───── Excerpt to read ─────

We have various php projects developed on windows (xampp) that need to be deployed to a mix of linux/windows servers.
We've used capistrano in the past to deploy from windows to the linux servers, but recent changes in architecture and windows servers left the old config not working. The recipe works fine for the linux deployment, but setting up the windows servers has required more time than we have right now. Ideas for the Capistrano recipe are valid answers. obviously the windows/linux servers don't share users, so this complicates it a tad (for the capistrano assumption of same username/password everywhere).
Currently we're using svn-update for the windows servers, which i dislike, since it leaves all the svn files hanging on the production servers. (and we still have to manually svn-update them on windows) And manual updating of files using winscp and syncing the directories with their linux counterparts.
My question is, what tools/setup do you suggest to automatize this deployment scenario:
"Various php windows/linux developers deploying to 2+ mixed windows/linux machines"
(ps: we have no problems using linux tools or anything working through cygwin, we simply need to make deployment a simple one-step operation)
edit: Currently we can't work on a all-linux enviroment, we have to deploy to both linux and windows server. We can start the deploy from anywhere, but we'd prefer to be able to do it from either enviroment.
I use 4 different approaches depending on the client environment:
Capistrano and similar tools (effective, but complex)
rsync from + to Windows, Linux, Mac (simple, doesn't enforce discipline)
svn from + to Windows, Linux, Mac (simple, doesn't enforce discipline)
On-server scripts (run through the browser, complex)
There are some requirements that drive what you need:
How much discipline you want to enforce
If you need database (or configuration) migrations (up and/or down)

───── Data extracts ─────

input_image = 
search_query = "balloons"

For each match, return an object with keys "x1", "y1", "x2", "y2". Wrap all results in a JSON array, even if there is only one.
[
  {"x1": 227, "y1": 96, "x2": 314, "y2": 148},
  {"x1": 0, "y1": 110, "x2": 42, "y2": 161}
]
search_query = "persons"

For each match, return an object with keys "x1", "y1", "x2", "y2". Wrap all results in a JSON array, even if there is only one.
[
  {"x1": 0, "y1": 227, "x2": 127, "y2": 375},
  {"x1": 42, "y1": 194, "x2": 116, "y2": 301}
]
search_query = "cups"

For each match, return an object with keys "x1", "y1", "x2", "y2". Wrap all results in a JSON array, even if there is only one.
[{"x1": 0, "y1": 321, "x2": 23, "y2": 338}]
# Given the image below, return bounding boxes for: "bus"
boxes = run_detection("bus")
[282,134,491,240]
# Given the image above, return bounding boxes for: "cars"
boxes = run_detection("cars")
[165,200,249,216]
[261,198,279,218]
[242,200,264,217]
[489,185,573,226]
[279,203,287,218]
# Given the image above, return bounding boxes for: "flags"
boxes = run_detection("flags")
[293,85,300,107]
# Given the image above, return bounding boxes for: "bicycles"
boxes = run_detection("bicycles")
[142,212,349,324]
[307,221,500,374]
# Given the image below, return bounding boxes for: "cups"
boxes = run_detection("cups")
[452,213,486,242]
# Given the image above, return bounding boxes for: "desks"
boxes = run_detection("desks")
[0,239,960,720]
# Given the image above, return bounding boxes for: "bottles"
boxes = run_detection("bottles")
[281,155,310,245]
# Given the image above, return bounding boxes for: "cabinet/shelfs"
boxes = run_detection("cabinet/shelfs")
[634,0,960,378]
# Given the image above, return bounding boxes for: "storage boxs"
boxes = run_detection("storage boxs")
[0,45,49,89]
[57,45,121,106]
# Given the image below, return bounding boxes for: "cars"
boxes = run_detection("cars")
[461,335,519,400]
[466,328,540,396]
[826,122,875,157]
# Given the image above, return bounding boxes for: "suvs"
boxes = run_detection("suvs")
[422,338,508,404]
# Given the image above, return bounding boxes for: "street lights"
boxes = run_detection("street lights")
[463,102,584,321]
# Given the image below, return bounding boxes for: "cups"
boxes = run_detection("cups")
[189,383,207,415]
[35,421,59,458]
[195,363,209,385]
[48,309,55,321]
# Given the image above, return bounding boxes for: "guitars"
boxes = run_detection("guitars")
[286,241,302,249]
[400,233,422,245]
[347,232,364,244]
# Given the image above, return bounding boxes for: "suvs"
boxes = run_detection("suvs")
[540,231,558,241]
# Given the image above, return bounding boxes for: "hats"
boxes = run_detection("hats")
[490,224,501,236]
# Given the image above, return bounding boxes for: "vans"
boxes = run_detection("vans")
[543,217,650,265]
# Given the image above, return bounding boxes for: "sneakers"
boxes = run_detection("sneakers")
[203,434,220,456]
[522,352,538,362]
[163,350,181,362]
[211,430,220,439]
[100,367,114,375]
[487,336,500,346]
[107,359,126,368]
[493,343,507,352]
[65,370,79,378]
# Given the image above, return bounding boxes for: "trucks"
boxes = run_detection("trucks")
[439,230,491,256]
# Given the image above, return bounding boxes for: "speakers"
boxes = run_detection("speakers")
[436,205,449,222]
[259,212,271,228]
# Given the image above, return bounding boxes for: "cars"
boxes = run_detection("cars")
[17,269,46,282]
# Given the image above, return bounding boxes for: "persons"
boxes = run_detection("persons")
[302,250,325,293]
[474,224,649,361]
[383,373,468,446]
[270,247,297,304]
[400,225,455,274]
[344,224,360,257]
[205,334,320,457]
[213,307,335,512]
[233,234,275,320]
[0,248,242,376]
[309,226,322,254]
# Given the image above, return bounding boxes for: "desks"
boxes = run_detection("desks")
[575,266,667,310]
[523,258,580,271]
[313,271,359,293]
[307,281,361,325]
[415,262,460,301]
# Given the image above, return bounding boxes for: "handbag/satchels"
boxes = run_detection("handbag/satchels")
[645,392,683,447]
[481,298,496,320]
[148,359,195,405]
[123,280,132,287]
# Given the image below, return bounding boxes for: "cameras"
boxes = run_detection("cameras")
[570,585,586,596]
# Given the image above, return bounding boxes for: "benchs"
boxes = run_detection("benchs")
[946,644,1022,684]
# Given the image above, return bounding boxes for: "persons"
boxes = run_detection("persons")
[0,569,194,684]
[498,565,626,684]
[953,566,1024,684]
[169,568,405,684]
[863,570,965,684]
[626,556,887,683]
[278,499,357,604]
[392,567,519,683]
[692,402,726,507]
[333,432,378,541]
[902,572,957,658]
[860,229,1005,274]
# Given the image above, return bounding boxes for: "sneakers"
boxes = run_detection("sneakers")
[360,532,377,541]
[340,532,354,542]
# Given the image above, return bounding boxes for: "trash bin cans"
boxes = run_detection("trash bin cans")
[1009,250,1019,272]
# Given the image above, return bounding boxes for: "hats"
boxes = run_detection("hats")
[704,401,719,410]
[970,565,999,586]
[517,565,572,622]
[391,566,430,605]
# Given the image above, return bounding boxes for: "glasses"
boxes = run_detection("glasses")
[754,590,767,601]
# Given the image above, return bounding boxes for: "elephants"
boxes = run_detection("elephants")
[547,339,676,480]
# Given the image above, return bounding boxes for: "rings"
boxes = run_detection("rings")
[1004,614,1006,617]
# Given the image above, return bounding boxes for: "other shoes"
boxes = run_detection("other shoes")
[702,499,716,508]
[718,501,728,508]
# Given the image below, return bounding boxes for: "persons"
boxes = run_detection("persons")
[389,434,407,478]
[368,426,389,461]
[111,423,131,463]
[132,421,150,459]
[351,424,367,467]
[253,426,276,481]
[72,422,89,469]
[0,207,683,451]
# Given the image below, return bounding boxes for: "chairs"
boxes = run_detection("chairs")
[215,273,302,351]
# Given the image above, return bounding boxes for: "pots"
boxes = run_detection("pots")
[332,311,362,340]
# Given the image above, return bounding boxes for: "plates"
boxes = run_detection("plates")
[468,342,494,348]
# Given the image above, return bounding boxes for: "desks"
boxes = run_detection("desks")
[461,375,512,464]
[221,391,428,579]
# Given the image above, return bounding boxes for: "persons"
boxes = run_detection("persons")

─────

Tasks to perform:
1: Could you extract, word for word, the stretch of the PHP deployment excerpt from "Currently we're using" through "from either enviroment."?
2: Can you extend the text about deploying PHP projects to mixed Windows and Linux servers, picking up after its last sentence?

Answers to the exercise:
1:
Currently we're using svn-update for the windows servers, which i dislike, since it leaves all the svn files hanging on the production servers. (and we still have to manually svn-update them on windows) And manual updating of files using winscp and syncing the directories with their linux counterparts.
My question is, what tools/setup do you suggest to automatize this deployment scenario:
"Various php windows/linux developers deploying to 2+ mixed windows/linux machines"
(ps: we have no problems using linux tools or anything working through cygwin, we simply need to make deployment a simple one-step operation)
edit: Currently we can't work on a all-linux enviroment, we have to deploy to both linux and windows server. We can start the deploy from anywhere, but we'd prefer to be able to do it from either enviroment.

2:
If you want a static "we're down" page
Who can do the update
Configuration differences between servers
I strongly suggest enforcing enough discipline to save you from yourself: deploy to a development server, allow for upward migrations and simple database restore, and limit who can update the live server to a small number of responsible admins (where the dev server is open to more developers). Also consider pushing via a cron job (to the development server), so there's a daily snapshot of your incremental changes.
Most of the time, I find that either svn or rsync setups are enough, with a few server-side scripts, especially when the admin set is limited to a few developers.
This will probably sound silly but... I used to have this kind of problem all the time until I decided in the end that if I'm always deploying on Linux, I ought really to at least try developing on Linux also. I did. It was pain free. I never went back.
Now. I am not suggesting this is for everyone. But, if you install VirtualBox you could run a Linux install as a local server on your windows box. Share a folder in the virtual machine and you can use all your known and trusted Windows software and techniques and have the piece of mind of knowing that everything is working well on its target platform.
Plus you'll be able to go back to Capistrano (a fine choice) for deployment.
Best of all, if you thought you knew Linux / Unix wait until you use it everyday on your desktop! Who knows you may even like it :)
Capistrano is the nicest deployment tool I've seen. Do the architecture changes make it impossible to fix the configs so it works again?
Why you can't use capistrano anymore?
Why you dislike svn-update?
What things in your app requires an special deployment ?
You can setup svn:ignore property on configuration files, so that svn update doesn't erase them, and then use svn export /target/path/ to get rid of .svn files in your Subversion repository.